▸ Data to use

◇ ◇ ◇

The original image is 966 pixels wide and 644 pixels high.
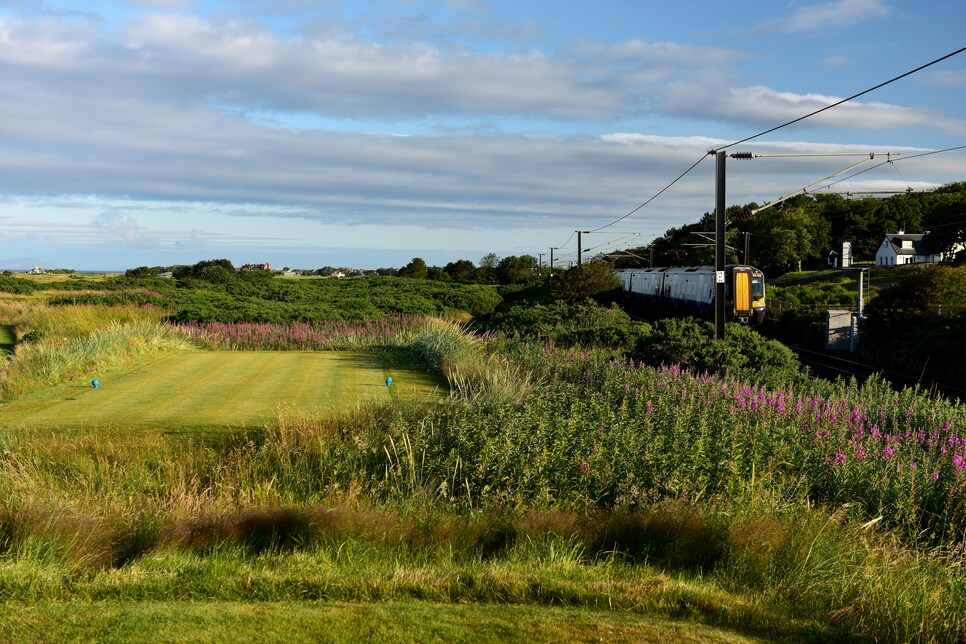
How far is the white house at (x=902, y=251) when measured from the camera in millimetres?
96375

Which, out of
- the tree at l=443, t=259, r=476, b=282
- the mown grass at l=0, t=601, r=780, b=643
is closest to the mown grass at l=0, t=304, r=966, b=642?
the mown grass at l=0, t=601, r=780, b=643

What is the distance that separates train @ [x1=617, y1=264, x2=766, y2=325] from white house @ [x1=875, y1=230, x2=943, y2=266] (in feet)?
198

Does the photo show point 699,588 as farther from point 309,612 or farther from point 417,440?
point 417,440

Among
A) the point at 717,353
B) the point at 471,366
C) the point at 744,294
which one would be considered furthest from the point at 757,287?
the point at 471,366

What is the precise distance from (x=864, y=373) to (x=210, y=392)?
59.5 feet

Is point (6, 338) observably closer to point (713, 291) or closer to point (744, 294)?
point (713, 291)

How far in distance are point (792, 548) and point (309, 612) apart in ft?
12.7

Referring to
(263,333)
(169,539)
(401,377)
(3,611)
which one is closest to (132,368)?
(401,377)

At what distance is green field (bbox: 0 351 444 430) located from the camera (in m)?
11.1

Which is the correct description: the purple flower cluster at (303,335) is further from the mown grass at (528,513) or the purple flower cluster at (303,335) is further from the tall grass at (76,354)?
the mown grass at (528,513)

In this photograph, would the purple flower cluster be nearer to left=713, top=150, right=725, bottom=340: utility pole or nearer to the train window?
left=713, top=150, right=725, bottom=340: utility pole

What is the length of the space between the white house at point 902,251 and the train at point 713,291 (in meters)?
60.3

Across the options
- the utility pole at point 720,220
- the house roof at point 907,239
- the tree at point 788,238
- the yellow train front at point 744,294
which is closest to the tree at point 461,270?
the tree at point 788,238

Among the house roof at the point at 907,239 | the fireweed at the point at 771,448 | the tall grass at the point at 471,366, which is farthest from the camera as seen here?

◇ ◇ ◇

▸ What is needed
Please write out every item above again word for word, leaving out the pictures.

▸ Result of this exercise
The original image is 966 pixels wide and 644 pixels high.
How far is the white house at (x=902, y=251) when measured from the camera in millimetres?
96375

Which, out of
- the tree at l=443, t=259, r=476, b=282
- the mown grass at l=0, t=601, r=780, b=643
is closest to the mown grass at l=0, t=304, r=966, b=642?
the mown grass at l=0, t=601, r=780, b=643

What is the distance that separates train @ [x1=617, y1=264, x2=766, y2=325] from white house @ [x1=875, y1=230, x2=943, y2=266] (in feet)?
198

Does the photo show point 699,588 as farther from point 309,612 or farther from point 417,440?
point 417,440

Among
A) the point at 717,353
B) the point at 471,366
C) the point at 744,294
which one would be considered furthest from the point at 757,287?
the point at 471,366

What is the precise distance from (x=864, y=373) to (x=210, y=392)?
59.5 feet

Is point (6, 338) observably closer to point (713, 291) or closer to point (744, 294)?
point (713, 291)

How far in distance are point (792, 548) and point (309, 612) apart in ft?
12.7

Referring to
(263,333)
(169,539)
(401,377)
(3,611)
which one is closest to (132,368)?
(401,377)

At what distance is green field (bbox: 0 351 444 430) located from the camera (in m)?
11.1

Which is the correct description: the purple flower cluster at (303,335) is further from the mown grass at (528,513) or the purple flower cluster at (303,335) is further from the tall grass at (76,354)?
the mown grass at (528,513)

In this photograph, would the purple flower cluster be nearer to left=713, top=150, right=725, bottom=340: utility pole or nearer to the train window?
left=713, top=150, right=725, bottom=340: utility pole

What is the length of the space between the white house at point 902,251 and the train at point 713,291 (in meters)?
60.3

Across the options
- the utility pole at point 720,220
- the house roof at point 907,239
- the tree at point 788,238
- the yellow train front at point 744,294
which is closest to the tree at point 461,270?
the tree at point 788,238

Among the house roof at the point at 907,239 | the fireweed at the point at 771,448 | the tall grass at the point at 471,366, which is farthest from the camera as seen here?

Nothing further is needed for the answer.